Intel Advanced Performance Extensions:
The main features of Intel® APX include:
- 16 additional general-purpose registers (GPRs) R16–R31, also referred to as Extended GPRs (EGPRs) in this document;
- Three-operand instruction formats with a new data destination (NDD) register for many integer instructions;
- Conditional ISA improvements: New conditional load, store and compare instructions, combined with an option for the compiler to suppress the status flags writes of common instructions;
- Optimized register state save/restore operations;
- A new 64-bit absolute direct jump instruction.
We will focus on the sub-features EGPR and NDD in this thread.
EGPR
Not all X86 instructions are extended for EGPR. The following is an overview of which instructions are extended and how we are going to implement them.
• Legacy space:
All instructions in legacy maps 0 and 1 that have explicit GPR or memory operands can use the REX2 prefix to access the EGPR, except XSAVE*/XRSTOR.
• EVEX space:
All instructions in the EVEX space can access the EGPR in their register/memory operands.
For the above instructions, we don’t add new entries in TD, and instead we extend GPR with R16-R31 and make them allocatable only when the feature EGPR is available, just like what we did when introducing R8-R15.
Besides, some instructions in legacy space with map 2/3 and VEX space are promoted into EVEX space. Opcode and opcode map may change after the promotion.
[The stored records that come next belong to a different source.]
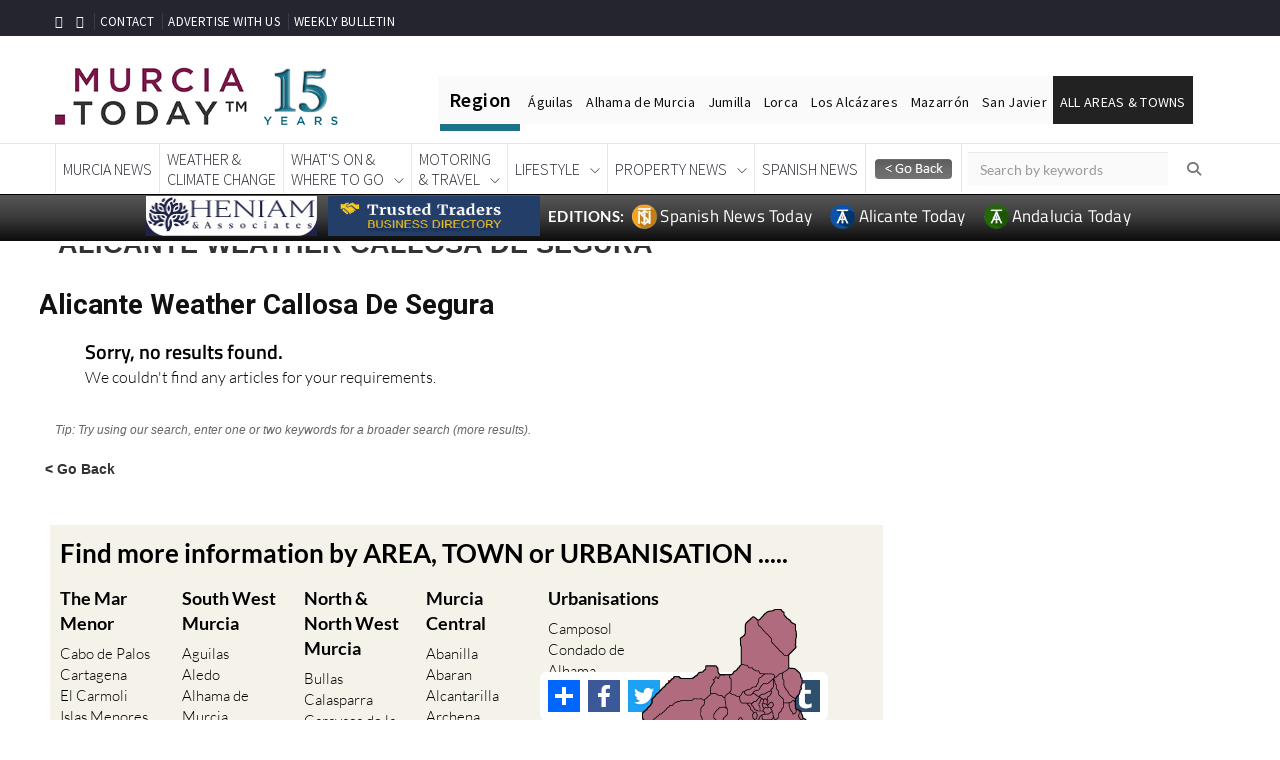

--- FILE ---
content_type: text/html; charset=UTF-8
request_url: https://murciatoday.com/curl.php
body_size: 87
content:
https://murciatoday.com/alicante-weather_callosa-de-segura_21-244-oes.html

--- FILE ---
content_type: text/html; charset=utf-8
request_url: https://www.google.com/recaptcha/api2/aframe
body_size: 268
content:
<!DOCTYPE HTML><html><head><meta http-equiv="content-type" content="text/html; charset=UTF-8"></head><body><script nonce="VRKk1bMizEY7Ehw-wI3Urw">/** Anti-fraud and anti-abuse applications only. See google.com/recaptcha */ try{var clients={'sodar':'https://pagead2.googlesyndication.com/pagead/sodar?'};window.addEventListener("message",function(a){try{if(a.source===window.parent){var b=JSON.parse(a.data);var c=clients[b['id']];if(c){var d=document.createElement('img');d.src=c+b['params']+'&rc='+(localStorage.getItem("rc::a")?sessionStorage.getItem("rc::b"):"");window.document.body.appendChild(d);sessionStorage.setItem("rc::e",parseInt(sessionStorage.getItem("rc::e")||0)+1);localStorage.setItem("rc::h",'1768639159248');}}}catch(b){}});window.parent.postMessage("_grecaptcha_ready", "*");}catch(b){}</script></body></html>

--- FILE ---
content_type: application/javascript
request_url: https://murciatoday.com/modules/addthis_widget.php
body_size: 246
content:
<br />
<b>Warning</b>:  file_get_contents(): php_network_getaddresses: getaddrinfo failed: Name or service not known in <b>/home/stagingmurciatod/public_html/modules/addthis_widget.php</b> on line <b>9</b><br />
<br />
<b>Warning</b>:  file_get_contents(http://s7.addthis.com/js/300/addthis_widget.js#pubid=ra-520e01817104710a): failed to open stream: php_network_getaddresses: getaddrinfo failed: Name or service not known in <b>/home/stagingmurciatod/public_html/modules/addthis_widget.php</b> on line <b>9</b><br />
For these instructions, we add new entries in TD to avoid overcomplicating the assembler and disassembler.
For those instructions that cannot access EGPR, we introduce new register classes GR8/16/32/64_NOREX2. We do not update the register class for each entry of instructions b/c it would affect some optimization passes like machine instruction schedule, whose analysis relies on the static type of operands in TD. Instead, we leverage the target hook TargetInstrInfo:getRegClass to distinguish the instructions by the rules mentioned above.
The constraints of asm operands keep the same meaning as before, e.g. R16-R31 are not allocated when ‘q’,‘r’,‘l’ constraint is used.
All EGPRs are caller-saved registers, and we will add some new kinds of relocations and relocation optimization for them. See discussion at
https://groups.google.com/g/x86-64-abi/c/KbzaNHRB6QU
https://groups.google.com/g/x86-64-abi/c/Gy0RmoP2LnE
https://groups.google.com/g/x86-64-abi/c/saQyqBeL5XE
The support for EGPR in LLDB is almost on hold b/c we haven’t investigated it. Only the mapping to dwarf registers is added in TD file. We would appreciate if someone is knowledge in this field and volunteer to implement it.
NDD
APX extends some instructions with a new form that has an extra register operand called a new
data destination (NDD). In such forms, NDD is the new destination register receiving the result of the
computation and all other operands (including the original destination operand) become read-only source operands.
Compared to legacy instructions, NDD is more friendly to register allocation. We support them similarly as what we did for EVEX promotion for YMM16-YMM31, namely preferring to select NDD version than the legacy one during instruction selection, and compress it to legacy instruction after register allocation if possible. We reuse the EvexToVexInstPass pass to do the compression and rename it to CompressEvexInstPass b/c legacy instruction is not in VEX space.